__WHAT YOU NEED TO DO__.
Will you quote all of the entries, word for word?

__THE DATA__.
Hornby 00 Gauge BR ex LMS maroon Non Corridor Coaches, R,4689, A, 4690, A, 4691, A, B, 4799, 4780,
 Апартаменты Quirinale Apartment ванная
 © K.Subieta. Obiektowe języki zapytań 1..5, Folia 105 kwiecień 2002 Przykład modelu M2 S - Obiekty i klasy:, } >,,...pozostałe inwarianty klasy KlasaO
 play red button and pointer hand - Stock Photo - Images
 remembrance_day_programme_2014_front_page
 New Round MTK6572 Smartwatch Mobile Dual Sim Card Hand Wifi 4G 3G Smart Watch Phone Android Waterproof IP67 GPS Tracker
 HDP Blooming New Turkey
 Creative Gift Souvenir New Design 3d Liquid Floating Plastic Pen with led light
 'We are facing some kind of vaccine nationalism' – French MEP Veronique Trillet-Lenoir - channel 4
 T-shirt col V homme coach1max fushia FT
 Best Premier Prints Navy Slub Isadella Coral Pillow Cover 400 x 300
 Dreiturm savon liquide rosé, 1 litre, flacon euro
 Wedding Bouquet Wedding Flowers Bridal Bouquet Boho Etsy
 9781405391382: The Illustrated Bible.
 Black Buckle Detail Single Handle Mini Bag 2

__TASK SOLUTION__.
Hornby 00 Gauge BR ex LMS maroon Non Corridor Coaches, R,4689, A, 4690, A, 4691, A, B, 4799, 4780,
 Апартаменты Quirinale Apartment ванная
 © K.Subieta. Obiektowe języki zapytań 1..5, Folia 105 kwiecień 2002 Przykład modelu M2 S - Obiekty i klasy:, } >,,...pozostałe inwarianty klasy KlasaO
 play red button and pointer hand - Stock Photo - Images
 remembrance_day_programme_2014_front_page
 New Round MTK6572 Smartwatch Mobile Dual Sim Card Hand Wifi 4G 3G Smart Watch Phone Android Waterproof IP67 GPS Tracker
 HDP Blooming New Turkey
 Creative Gift Souvenir New Design 3d Liquid Floating Plastic Pen with led light
 'We are facing some kind of vaccine nationalism' – French MEP Veronique Trillet-Lenoir - channel 4
 T-shirt col V homme coach1max fushia FT
 Best Premier Prints Navy Slub Isadella Coral Pillow Cover 400 x 300
 Dreiturm savon liquide rosé, 1 litre, flacon euro
 Wedding Bouquet Wedding Flowers Bridal Bouquet Boho Etsy
 9781405391382: The Illustrated Bible.
 Black Buckle Detail Single Handle Mini Bag 2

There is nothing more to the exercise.